## Task prompt:
Extract each line of the listing below that contains the string "taillight", matching case exactly.

Records of spatial reasoning questions
________

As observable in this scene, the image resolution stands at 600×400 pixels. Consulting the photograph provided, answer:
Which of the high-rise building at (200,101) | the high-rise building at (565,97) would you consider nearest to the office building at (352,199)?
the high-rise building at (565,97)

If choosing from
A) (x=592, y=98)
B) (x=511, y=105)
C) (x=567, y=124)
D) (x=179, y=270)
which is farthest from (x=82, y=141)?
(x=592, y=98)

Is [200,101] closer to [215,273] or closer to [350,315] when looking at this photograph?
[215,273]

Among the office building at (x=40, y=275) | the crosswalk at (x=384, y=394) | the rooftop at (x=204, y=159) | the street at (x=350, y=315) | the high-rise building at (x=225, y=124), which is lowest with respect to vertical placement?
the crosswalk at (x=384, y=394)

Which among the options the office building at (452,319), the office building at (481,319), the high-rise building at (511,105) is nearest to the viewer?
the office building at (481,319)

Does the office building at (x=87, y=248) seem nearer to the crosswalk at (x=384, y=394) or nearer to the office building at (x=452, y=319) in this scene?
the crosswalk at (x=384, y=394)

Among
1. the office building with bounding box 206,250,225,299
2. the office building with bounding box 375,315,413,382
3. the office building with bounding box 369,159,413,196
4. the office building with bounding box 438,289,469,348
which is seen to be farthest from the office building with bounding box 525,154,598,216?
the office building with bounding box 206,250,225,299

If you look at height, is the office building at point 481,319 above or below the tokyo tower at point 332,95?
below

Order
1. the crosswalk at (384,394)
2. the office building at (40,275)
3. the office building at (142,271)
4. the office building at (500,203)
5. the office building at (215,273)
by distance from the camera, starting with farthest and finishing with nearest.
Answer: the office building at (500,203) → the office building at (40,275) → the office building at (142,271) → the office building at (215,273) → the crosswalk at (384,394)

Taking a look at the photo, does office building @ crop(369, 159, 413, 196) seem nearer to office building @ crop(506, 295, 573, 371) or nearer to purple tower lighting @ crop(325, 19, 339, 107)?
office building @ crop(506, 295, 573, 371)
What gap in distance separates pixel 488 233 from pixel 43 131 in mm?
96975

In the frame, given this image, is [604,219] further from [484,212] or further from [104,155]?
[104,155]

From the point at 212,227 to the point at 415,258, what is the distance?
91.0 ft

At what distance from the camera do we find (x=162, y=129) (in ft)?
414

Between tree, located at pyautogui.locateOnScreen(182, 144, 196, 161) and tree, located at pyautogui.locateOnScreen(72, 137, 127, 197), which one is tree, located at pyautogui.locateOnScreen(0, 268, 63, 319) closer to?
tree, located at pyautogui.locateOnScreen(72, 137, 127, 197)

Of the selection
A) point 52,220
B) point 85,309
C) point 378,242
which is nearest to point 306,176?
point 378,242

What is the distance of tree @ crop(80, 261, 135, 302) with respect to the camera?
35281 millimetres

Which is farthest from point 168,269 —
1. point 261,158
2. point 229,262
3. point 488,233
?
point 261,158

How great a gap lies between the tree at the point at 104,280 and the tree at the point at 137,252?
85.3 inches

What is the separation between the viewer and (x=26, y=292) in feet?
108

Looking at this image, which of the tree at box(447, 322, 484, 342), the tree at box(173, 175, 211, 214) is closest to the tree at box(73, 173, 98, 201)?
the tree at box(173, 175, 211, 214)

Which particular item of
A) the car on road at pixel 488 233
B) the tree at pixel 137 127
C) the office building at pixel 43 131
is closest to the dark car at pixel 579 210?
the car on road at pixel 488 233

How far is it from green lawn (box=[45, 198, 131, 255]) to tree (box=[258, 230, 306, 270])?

________

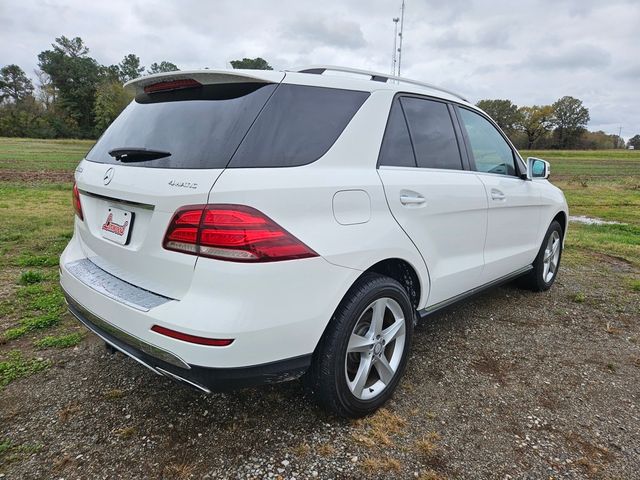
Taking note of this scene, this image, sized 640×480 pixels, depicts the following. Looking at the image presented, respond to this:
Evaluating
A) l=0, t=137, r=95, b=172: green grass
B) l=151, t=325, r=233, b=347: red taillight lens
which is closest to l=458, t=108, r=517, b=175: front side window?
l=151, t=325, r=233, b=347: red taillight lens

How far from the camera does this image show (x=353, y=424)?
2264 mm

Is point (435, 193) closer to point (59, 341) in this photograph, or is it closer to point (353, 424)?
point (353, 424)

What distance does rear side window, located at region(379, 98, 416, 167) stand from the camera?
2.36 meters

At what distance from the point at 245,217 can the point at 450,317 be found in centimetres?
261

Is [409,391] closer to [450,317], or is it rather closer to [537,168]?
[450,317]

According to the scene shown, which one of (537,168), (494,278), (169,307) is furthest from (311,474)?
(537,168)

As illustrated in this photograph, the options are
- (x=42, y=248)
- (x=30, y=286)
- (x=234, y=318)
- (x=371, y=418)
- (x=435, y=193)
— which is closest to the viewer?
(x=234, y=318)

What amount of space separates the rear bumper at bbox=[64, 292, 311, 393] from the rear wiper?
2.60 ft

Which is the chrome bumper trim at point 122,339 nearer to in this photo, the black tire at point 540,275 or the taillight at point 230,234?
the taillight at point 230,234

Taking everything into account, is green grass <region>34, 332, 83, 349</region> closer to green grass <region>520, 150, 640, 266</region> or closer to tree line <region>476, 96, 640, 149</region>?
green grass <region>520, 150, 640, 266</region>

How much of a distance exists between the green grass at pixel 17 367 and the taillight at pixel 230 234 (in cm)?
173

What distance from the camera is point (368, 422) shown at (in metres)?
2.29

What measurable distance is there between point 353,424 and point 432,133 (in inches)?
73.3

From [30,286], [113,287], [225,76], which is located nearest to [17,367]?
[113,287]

________

## Response below:
B) l=151, t=325, r=233, b=347: red taillight lens
l=151, t=325, r=233, b=347: red taillight lens
Which is the chrome bumper trim at point 122,339 nearer to in this photo, the black tire at point 540,275 or the taillight at point 230,234?
the taillight at point 230,234
How much of a distance exists between the green grass at pixel 17 367 and the taillight at pixel 230 234 (in cm)?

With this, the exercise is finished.